Background
Excel is the most used spreadsheet software in today’s era, used by every level of organization. Quite a huge amount of unorganized data is maintained in Excel workbooks, owing to ease of quick creation, storage & sharing of Excel files over database. Resultant many of the Power BI reports / dashboards are based on Excel as data-source.
Excel design enables it to act as a quasi-DBMS, with individual worksheet acting as a table and workbook as a database. But Excel, being a spreadsheet genre software, lacks enforceability making it vulnerable to breaking-down entire Power BI report in certain scenario. This blog showcases few scenarios, which developer needs to take care while using Excel as data-source for Power BI report.

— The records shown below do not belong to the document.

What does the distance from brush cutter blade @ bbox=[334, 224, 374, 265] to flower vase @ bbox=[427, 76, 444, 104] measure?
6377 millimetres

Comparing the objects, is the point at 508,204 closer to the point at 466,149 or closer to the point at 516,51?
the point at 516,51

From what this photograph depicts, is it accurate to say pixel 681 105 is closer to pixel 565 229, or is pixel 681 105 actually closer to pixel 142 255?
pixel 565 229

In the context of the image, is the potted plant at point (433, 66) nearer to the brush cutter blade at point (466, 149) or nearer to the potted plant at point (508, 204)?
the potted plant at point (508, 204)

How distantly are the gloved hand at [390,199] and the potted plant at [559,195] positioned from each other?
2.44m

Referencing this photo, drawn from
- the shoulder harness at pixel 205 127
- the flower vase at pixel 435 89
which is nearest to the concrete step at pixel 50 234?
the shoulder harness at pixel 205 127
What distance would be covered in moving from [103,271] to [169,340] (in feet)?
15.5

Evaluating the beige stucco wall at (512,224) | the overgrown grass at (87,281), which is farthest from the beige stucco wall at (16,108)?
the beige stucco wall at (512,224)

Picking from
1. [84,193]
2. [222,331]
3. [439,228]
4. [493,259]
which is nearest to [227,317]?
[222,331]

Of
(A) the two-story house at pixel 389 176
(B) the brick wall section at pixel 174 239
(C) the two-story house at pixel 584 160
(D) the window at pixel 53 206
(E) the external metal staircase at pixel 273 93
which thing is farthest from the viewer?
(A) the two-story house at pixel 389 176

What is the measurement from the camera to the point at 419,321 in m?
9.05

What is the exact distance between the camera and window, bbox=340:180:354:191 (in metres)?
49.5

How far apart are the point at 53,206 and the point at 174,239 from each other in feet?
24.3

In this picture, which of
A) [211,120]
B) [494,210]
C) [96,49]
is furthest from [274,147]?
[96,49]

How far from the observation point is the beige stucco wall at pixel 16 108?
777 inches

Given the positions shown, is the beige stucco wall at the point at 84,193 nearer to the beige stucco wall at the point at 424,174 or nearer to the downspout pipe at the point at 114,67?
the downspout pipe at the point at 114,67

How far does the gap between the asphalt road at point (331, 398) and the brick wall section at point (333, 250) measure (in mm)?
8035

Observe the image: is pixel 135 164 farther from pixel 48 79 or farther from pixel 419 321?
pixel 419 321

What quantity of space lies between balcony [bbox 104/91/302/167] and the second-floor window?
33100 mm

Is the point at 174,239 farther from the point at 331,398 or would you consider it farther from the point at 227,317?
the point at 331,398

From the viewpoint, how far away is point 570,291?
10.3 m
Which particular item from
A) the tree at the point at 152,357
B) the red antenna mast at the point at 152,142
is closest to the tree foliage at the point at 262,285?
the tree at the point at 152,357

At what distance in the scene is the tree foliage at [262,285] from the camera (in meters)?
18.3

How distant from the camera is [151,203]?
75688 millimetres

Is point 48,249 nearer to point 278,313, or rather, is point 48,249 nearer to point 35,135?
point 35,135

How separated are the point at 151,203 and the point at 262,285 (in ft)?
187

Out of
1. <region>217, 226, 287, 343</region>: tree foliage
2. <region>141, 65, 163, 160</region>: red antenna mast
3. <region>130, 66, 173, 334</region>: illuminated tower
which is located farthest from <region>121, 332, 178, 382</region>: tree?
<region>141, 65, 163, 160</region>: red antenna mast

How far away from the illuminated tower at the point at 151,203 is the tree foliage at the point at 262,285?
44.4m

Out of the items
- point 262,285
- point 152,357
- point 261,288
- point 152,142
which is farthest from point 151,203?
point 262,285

Scenario: Data Type mismatch
Excel supports datatypes like text / number / date / time / logical. Unfortunately, it does not support strong enforcement of datatypes in respective columns. For e.g., users are free to type text into date datatype columns & so on. Data Validation rules of Excel can enforce this, but these rules can easily be de-activated or deleted in few seconds.
As shown in above screenshot, the data contained all the dates when initial Power BI report was prepared. But one fine day, some user entered question marks (???) in Date column since he/she was unaware of Date of transaction during data entry & decided to fill up that information when it becomes available. But such placeholder values generates errors, as Power BI attempts to skip these rows.
Power BI Desktop will take care to show up the error as shown in the above screenshot. But Power BI Service might not show the error on the face & silently skip the rows loading remaining data. This might affect reporting since amounts written on those rows would never be added as those rows were not imported into data model.
Scenario: Summary Rows at the bottom
Many people have habit of calculating of grand totals at the bottom of data in Excel (refer below screenshot).
This might ruin reporting in Power BI, as this row also gets incorporated into data, thereby inflating sum totals. Below are the comparative images section of Power BI report with summary card showing different figure before / after the summary row
Proper care needs to be exercised when such Excel data is intended to be used as data-source for Power BI. End-user of Excel workbook needs to be informed of the above thing, and Excel summarization needs to be done in separate worksheets to prevent this.
Scenario: Gaps in Data
Certain times user might insert gap in data rows (typically observed for printing purpose to adjust print preview range)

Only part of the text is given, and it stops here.